> Goal of the exercise
All lines containing the string "site" must be copied from the entries.

======== Records for the exercise

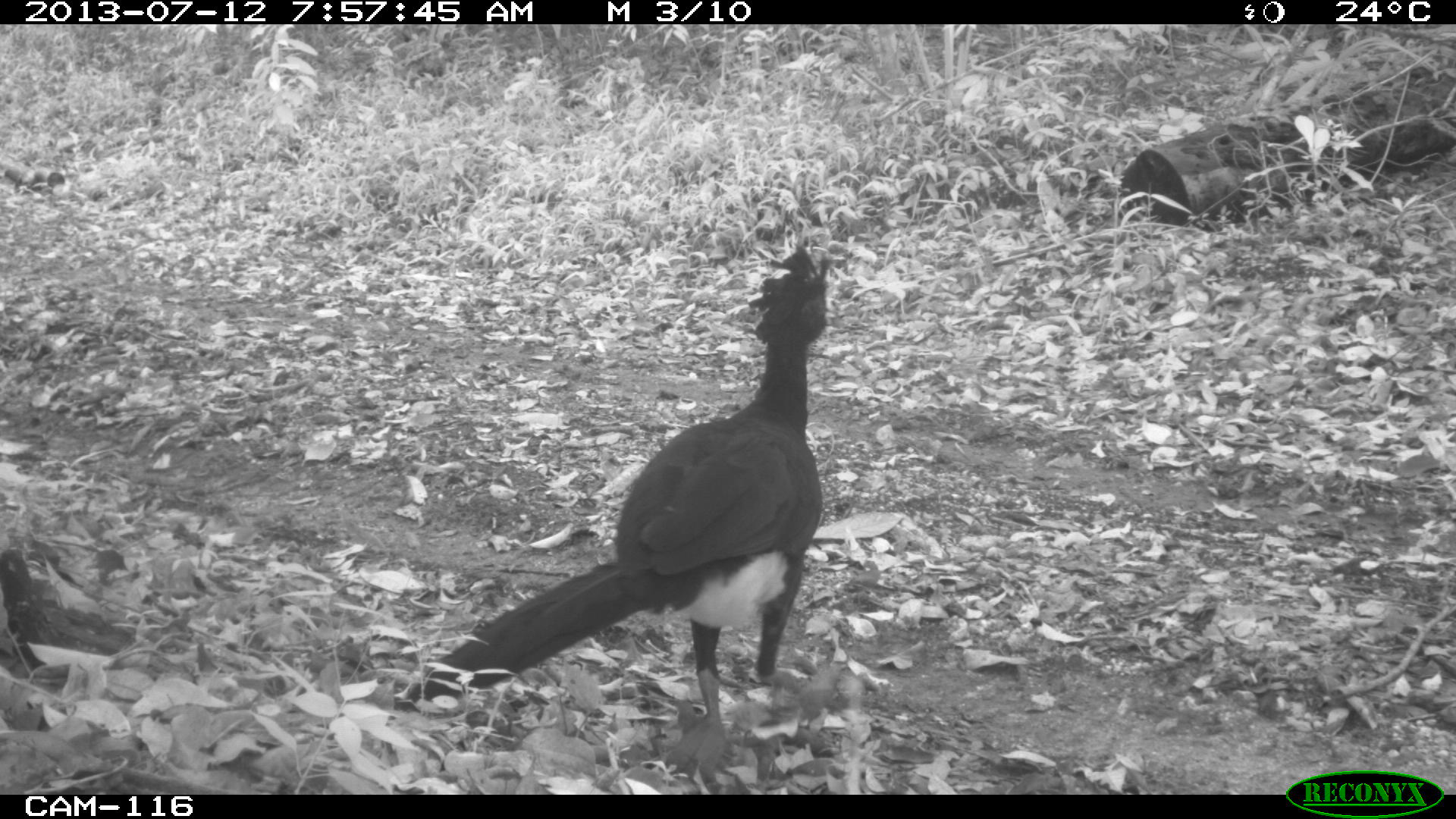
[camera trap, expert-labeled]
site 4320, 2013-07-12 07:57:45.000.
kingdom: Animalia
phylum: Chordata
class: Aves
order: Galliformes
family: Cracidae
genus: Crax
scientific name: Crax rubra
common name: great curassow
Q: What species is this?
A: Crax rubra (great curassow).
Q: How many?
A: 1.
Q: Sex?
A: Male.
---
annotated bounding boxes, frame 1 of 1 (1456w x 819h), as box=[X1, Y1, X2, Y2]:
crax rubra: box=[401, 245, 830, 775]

================
======== Records for the exercise

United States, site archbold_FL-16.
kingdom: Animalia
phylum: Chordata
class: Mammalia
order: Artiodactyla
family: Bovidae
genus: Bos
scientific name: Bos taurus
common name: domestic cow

================

> Written answer
site 4320, 2013-07-12 07:57:45.000.
United States, site archbold_FL-16.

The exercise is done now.